[Short descriptive text snippets]

★ ★ ★ ★ ★ ★ ★

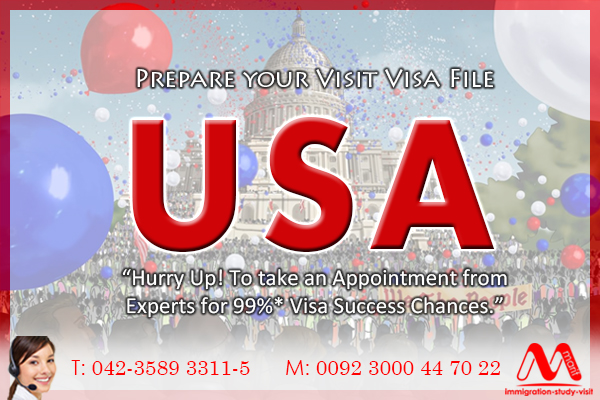 us visitor visa, us visa application, us visa, visa usa, usa visa, american visa, us visa requirements, us tourist visa, usa visa requirements, us visa application form, american visa application, apply for us visa, us visa fees, us visa types, us travel visa, usa holiday visa, us tourist visa requirements, american visa application form, us visa application requirements, america tourist visa, business visa usa, us visa form, united states of america visa, usa visitor visa form, usa visit visa requirements, us tourist visa application form, do i need a visa for usa, usa visitor visa documents,  us tourist visa application, american visa requirements, us visitor visa application, us visa application fee, apply for american visa,  united states visa, american holiday visa, american visitor visa, visitor visa, apply for us tourist visa, us visa process, visa application, american visa form, united states visa application, usa visitor visa process, american tourist visa, usa visa requirement, visa usa, us visitor visa application form, us visitor visa process, us travel visa application, usa tourism, united states of america visa application, visa requirements,visa information, us tourist visa process, american travel visa, united states visa requirements, us visitor visa documents, us entry visa,us visa information, american visa application, apply for us visitor visa,  us tourist visa documents, travel to usa, apply for american visa, visitors visa, apply usa visa,  visa to go to america, visitor visa application, united states tourist visa, visa for usa visit, us visa application, united states visa application form, us nonimmigrant visa application, american tourist visa requirements, visa form, visa usa getting a visa for usa, us travel document, usa embassy visa, american visa, b1 b2 visa application, us government visa, united states embassy, visa application, visa esta usa, visa waiver esta, b2 visa application, tourist visa application, how can i get usa visa, usa visa application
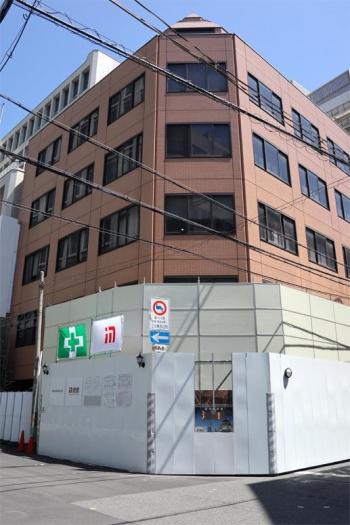 Osakapasona200515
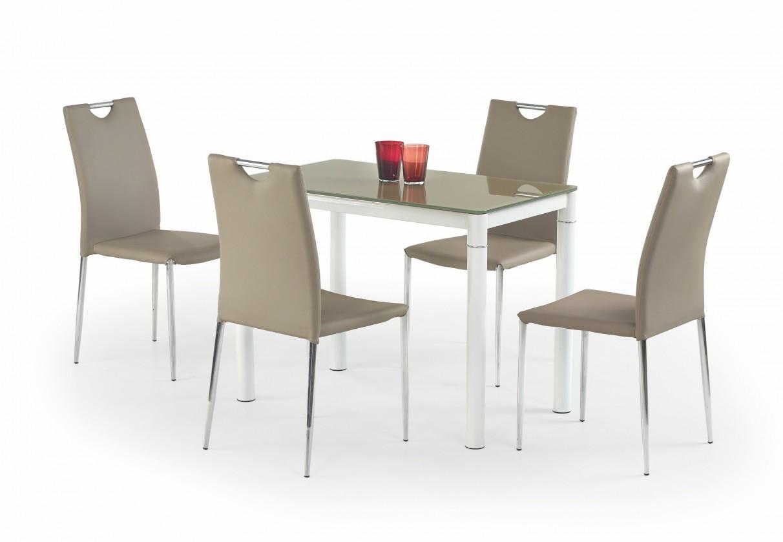 Jídelní stůl Argus (sklo - béžová / bílá)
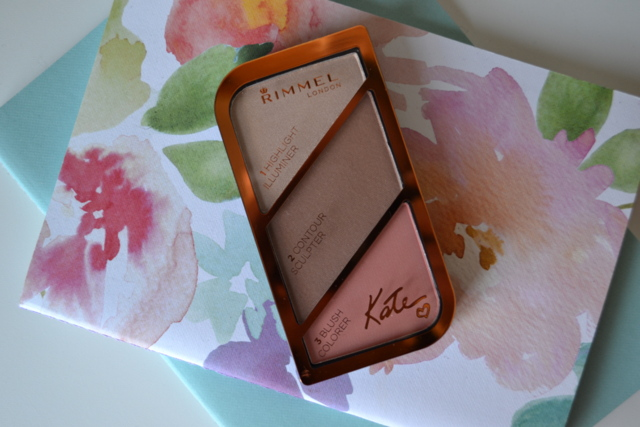 Rimmel Kate Sculpting Palette in Coral Glow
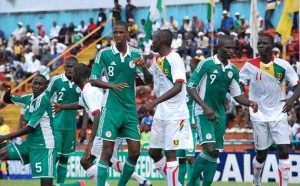 Nigeria's Golden Eaglets in action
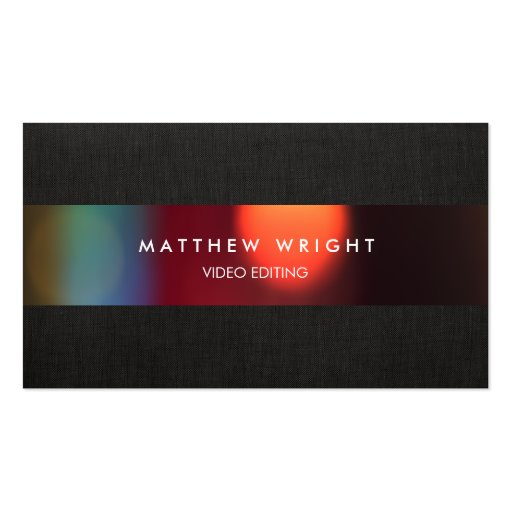 Video Editor Cinematography Film Business Cards : Zazzle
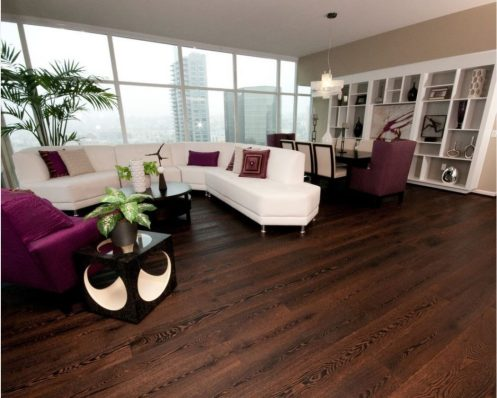 10 Wood Floors Design Ideas For Living Rooms Pouted pertaining to [keyword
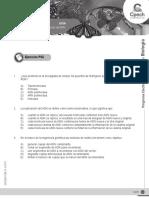 GUICEL017BL11-A17V1 Modelo y replicación  de ADN_PRO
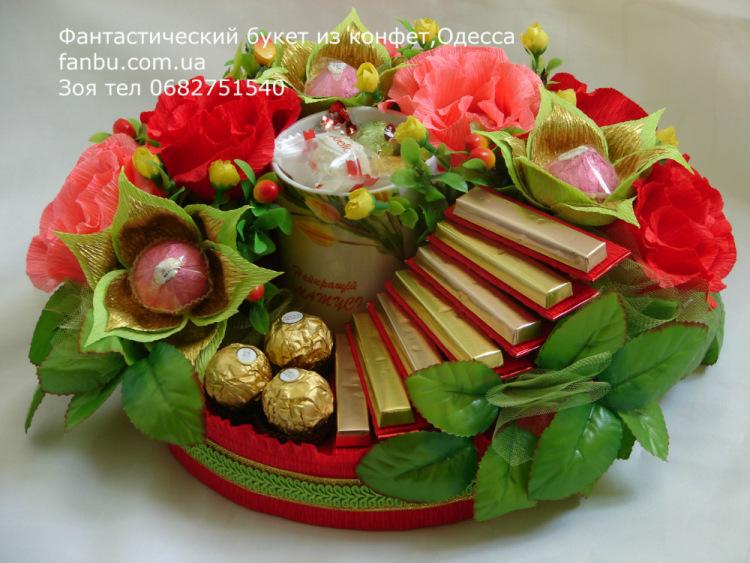 Поздравления к цветам из конфет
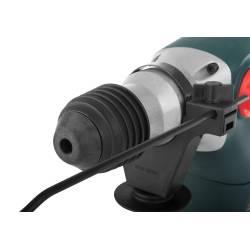 Перфоратор SDS Plus BauMaster RH-2517X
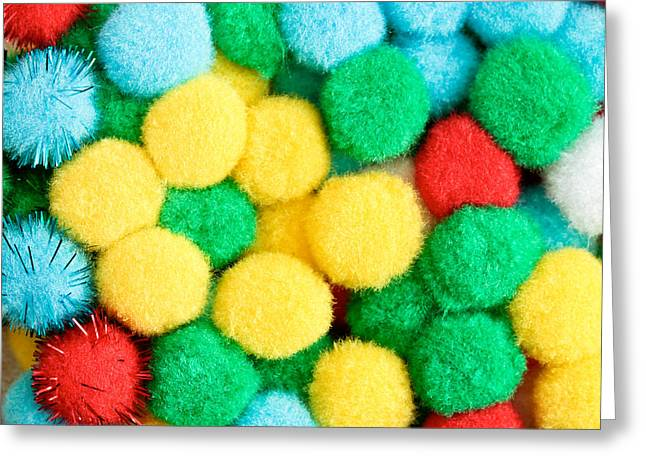 Synthetic Greeting Cards - Colorful bonbons Greeting Card by Tom Gowanlock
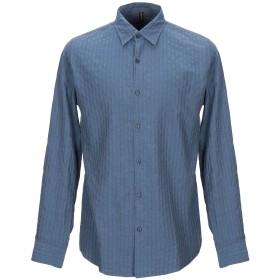 《セール開催中》MARKUP メンズ シャツ ブルーグレー L コットン 100%
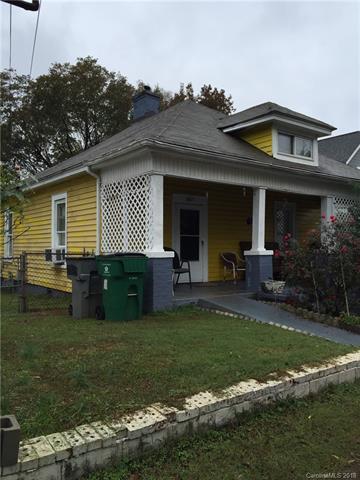 2413 Lydia Avenue, Charlotte, NC 28205 (#3452649) :: MartinGroup Properties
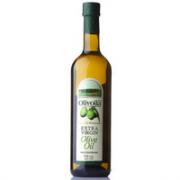 olivoilà 欧丽薇兰 特级初榨橄榄油红标   1L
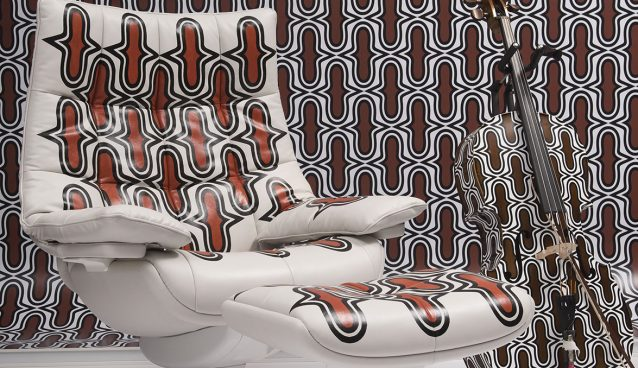 Camille Walala, Eley Kishimoto and Patternity Re-Think Natuzzi Re-Vive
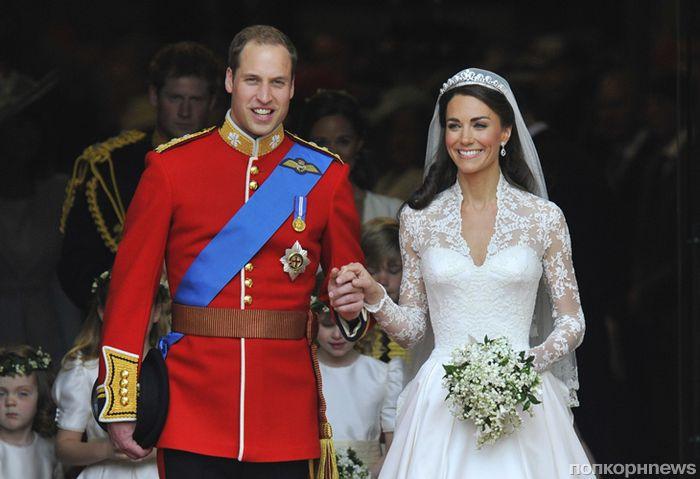 Адвокаты принца Уильяма ответили на слухи о его измене Кейт Миддлтон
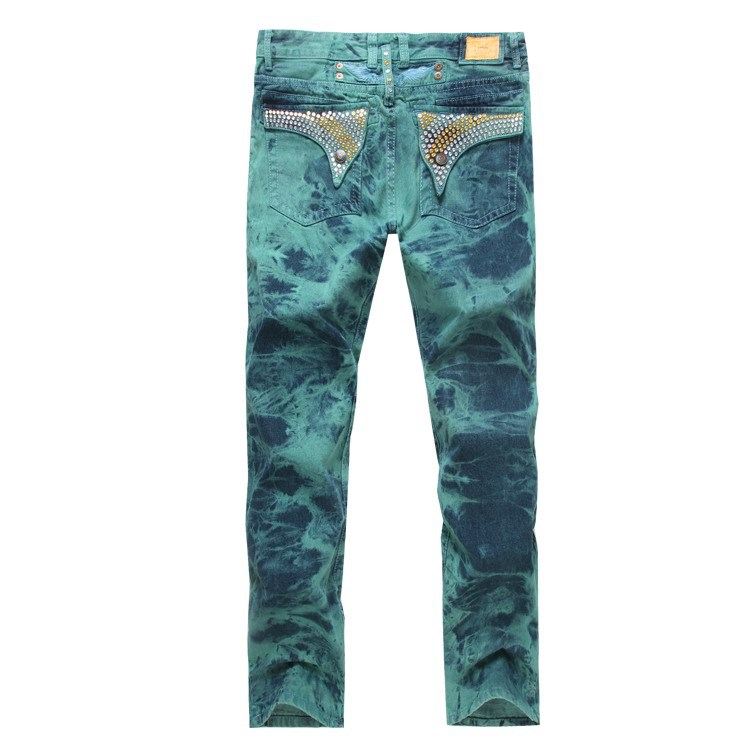 2015 New Green Robin Jeans Men Pants Famous Brand Robins Wings American Flag Plus Size 38 40 42 - Yuchen Store store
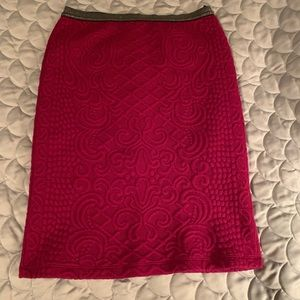 Pink Knit Patterned Pencil Skirt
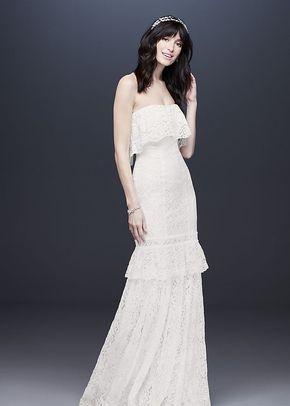 WG3955, David's Bridal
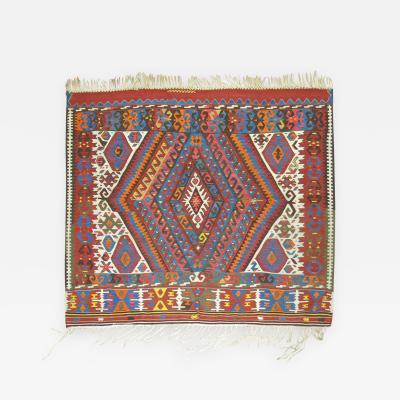 Antique Kilim Rug rug no 31049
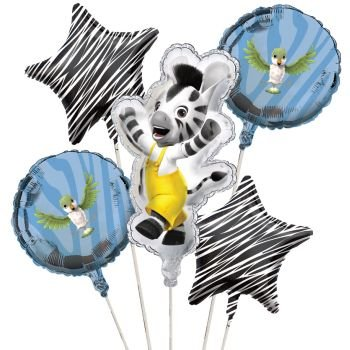 Zou Balloon Cluster (5) Party Supplies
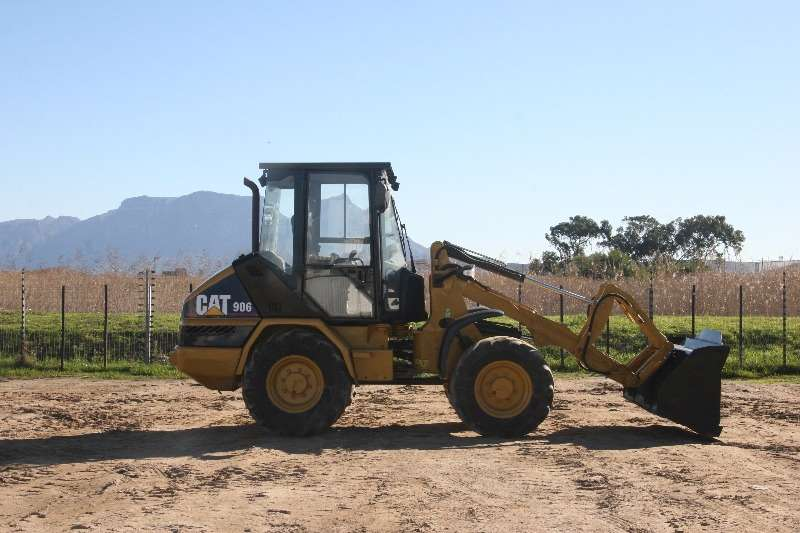 Caterpillar CAT 938G FELs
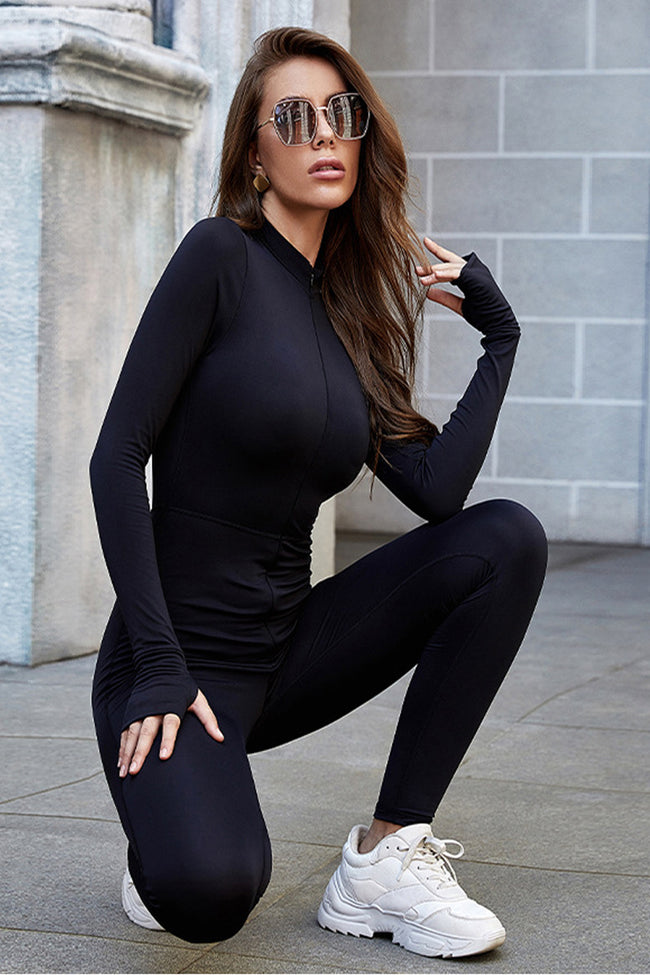 Fitness Running Yoga Sports Jumpsuit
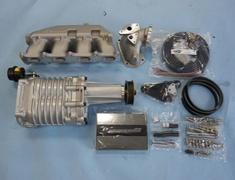 11591510 Trust - Greddy - Super Charger kit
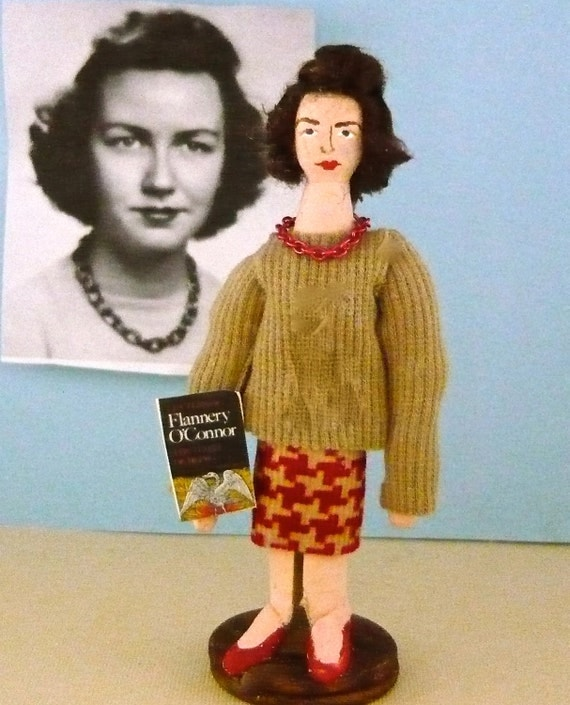 Author Doll Flannery O' Conner Miniature Literary Collectible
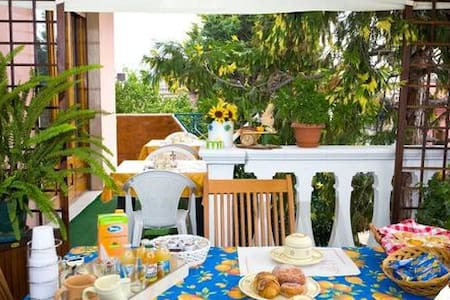 B&B L' Aranceto - San Donaci - Bed & Breakfast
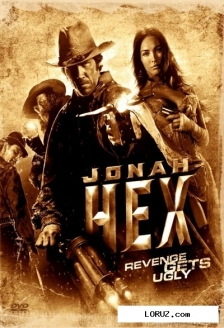 Джoна хекс / jonah hex (2010/Hdrip/1400mb/700mb)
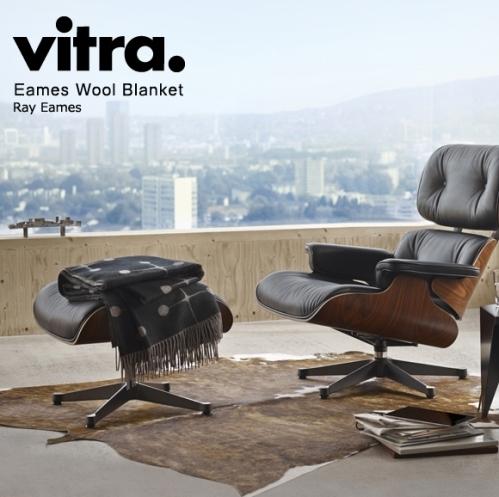 Eames Wool Blanket(イームズ ウール ブランケット) Charles & Ray Eames(チャールズ&レイ・イームズ)vitra(ヴィトラ)
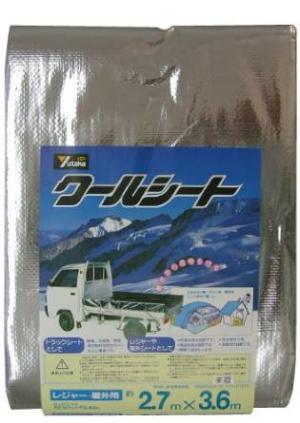 ユタカメイク ユタカ B-18 クールシート 2.7mX3.6m【smtb-s】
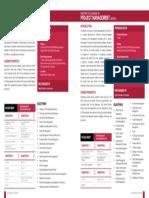 Pros 17-18 (61).pdf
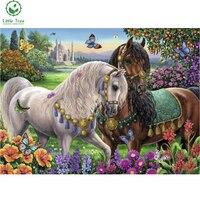 Little Tree Royal Horses 3d Animal Pattern Mosaic Decoration 5d Diy Diamond Painting Cross Stitch Kits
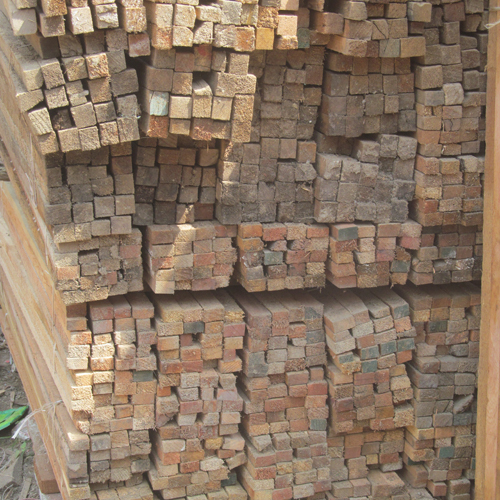 Pine Timber Woods Plank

★ ★ ★ ★ ★ ★ ★

- _Work item_: From the records above, output only the lines starting at the one containing "Video Editor Cinematography" and ending at the one containing "olivoilà 欧丽薇兰 特级初榨橄榄油红标", word for word. Pictures stay out.

- _Problem solution_:
 Video Editor Cinematography Film Business Cards : Zazzle
 10 Wood Floors Design Ideas For Living Rooms Pouted pertaining to [keyword
 GUICEL017BL11-A17V1 Modelo y replicación  de ADN_PRO
 Поздравления к цветам из конфет
 Перфоратор SDS Plus BauMaster RH-2517X
 Synthetic Greeting Cards - Colorful bonbons Greeting Card by Tom Gowanlock
 《セール開催中》MARKUP メンズ シャツ ブルーグレー L コットン 100%
 2413 Lydia Avenue, Charlotte, NC 28205 (#3452649) :: MartinGroup Properties
 olivoilà 欧丽薇兰 特级初榨橄榄油红标   1L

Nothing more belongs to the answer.